Pintura: Twyla Francois

Caminhando pelo centro, sentou em um banco e observou os passantes. Jaquetas, casacos, bolsas, calçados, cintos, detalhes – quantos produtos em couro. Um homem abriu a porta do carro ao seu lado e viu que os bancos eram todos cobertos por couro.

Reconhecia couro de animais, algo que aprendeu com seu avô que décadas atrás foi proprietário de um curtume. Mas já não entendia a fixação humana pelo couro e como as pessoas podem não ver o que é o couro.

“Quantos sentiriam prazer em usar couro depois de ver a esfola de um animal abatido há poucos minutos? Mudaria alguma coisa? Prefiro acreditar que sim, porque o couro é a pele que protege um corpo. E as pessoas o usam de forma tão automática, e também por causa de sua ingente dissociação.”
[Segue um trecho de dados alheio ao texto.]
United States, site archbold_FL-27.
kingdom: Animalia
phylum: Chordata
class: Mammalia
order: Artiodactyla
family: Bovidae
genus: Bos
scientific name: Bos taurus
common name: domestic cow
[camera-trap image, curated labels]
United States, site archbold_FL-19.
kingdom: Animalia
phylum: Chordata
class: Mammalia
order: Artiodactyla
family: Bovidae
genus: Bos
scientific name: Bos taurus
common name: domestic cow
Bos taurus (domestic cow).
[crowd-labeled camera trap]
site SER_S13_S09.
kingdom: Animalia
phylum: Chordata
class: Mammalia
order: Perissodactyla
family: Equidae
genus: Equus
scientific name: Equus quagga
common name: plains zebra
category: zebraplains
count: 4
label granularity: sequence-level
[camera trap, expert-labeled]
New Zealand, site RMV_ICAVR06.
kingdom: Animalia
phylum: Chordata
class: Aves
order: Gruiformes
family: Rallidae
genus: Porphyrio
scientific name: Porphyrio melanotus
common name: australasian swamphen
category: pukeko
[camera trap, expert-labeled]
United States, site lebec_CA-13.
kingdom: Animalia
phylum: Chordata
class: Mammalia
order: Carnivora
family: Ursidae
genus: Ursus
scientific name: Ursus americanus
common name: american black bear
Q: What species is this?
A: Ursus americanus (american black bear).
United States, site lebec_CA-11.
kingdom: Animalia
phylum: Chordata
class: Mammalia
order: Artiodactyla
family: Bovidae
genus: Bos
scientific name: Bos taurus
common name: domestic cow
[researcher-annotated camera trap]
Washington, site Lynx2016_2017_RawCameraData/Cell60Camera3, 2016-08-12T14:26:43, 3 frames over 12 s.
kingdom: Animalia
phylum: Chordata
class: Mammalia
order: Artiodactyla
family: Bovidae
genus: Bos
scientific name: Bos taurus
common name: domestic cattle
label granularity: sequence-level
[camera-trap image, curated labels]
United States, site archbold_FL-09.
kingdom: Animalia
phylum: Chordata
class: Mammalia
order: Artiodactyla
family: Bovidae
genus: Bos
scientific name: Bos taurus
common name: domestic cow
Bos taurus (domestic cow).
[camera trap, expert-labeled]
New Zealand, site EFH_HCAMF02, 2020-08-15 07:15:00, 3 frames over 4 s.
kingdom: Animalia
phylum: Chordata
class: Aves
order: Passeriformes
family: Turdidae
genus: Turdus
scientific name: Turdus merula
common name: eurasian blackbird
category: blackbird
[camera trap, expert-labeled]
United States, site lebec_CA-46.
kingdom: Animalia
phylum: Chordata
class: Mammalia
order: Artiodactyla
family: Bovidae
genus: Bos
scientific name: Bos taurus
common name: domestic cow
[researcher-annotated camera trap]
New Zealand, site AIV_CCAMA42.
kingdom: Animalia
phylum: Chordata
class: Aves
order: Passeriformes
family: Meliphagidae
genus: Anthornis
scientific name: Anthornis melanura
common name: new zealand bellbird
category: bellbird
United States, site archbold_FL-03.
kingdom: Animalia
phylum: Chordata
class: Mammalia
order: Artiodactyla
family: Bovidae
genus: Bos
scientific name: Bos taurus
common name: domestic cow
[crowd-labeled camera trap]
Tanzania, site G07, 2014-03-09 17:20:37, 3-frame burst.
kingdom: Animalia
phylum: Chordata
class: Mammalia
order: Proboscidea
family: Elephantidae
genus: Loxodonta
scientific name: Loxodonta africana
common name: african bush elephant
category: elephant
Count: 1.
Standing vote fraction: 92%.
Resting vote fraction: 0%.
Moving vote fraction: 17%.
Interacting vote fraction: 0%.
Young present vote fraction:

Coçou a cabeça, levantou e caminhou. “Quantos químicos derramados em um pedaço de pele morta transformada em produto, uma pele arrancada após a violação e destruição de uma vida. Uma? Claro que não, olhe bem o que está diante de meus olhos.”

Parou em frente a uma grande selaria, onde o cheiro de couro, que é cheiro artificial e desconectado de origem, ia longe. “Se estivesse na esquina, ainda o sentiria. É a química que ludibria?” Pensou em partes de quantos animais estavam reunidas naquela loja. “Quem é capaz de chutar um número? Mas que chute alto para não se distanciar demais da realidade.”

Um homem comprava sorvete na calçada ao lado e abriu a carteira de couro – com selo de legitimidade. “É isso mesmo. Por todos os lados. Onde não há fragmentos de morte? Como não estranhar? Podemos enfeitar a morte, transformá-la em algo novo, mas o que é proporcionado por sua consumação não deixa de ser resultado de sua própria ação; o que a mim parece algo bem claro – a conexão persiste, permanece…”

Lembrou de um amigo que disse ficar sem a carne, mas não sem o couro. “Que problema há nisso?” “Respondi-lhe que o couro é sim subproduto, mas quão digno é apropriar-se da pele de uma criatura a quem a morte é evitável imposição? Que há de moral nisso? E o que ganha a vítima?”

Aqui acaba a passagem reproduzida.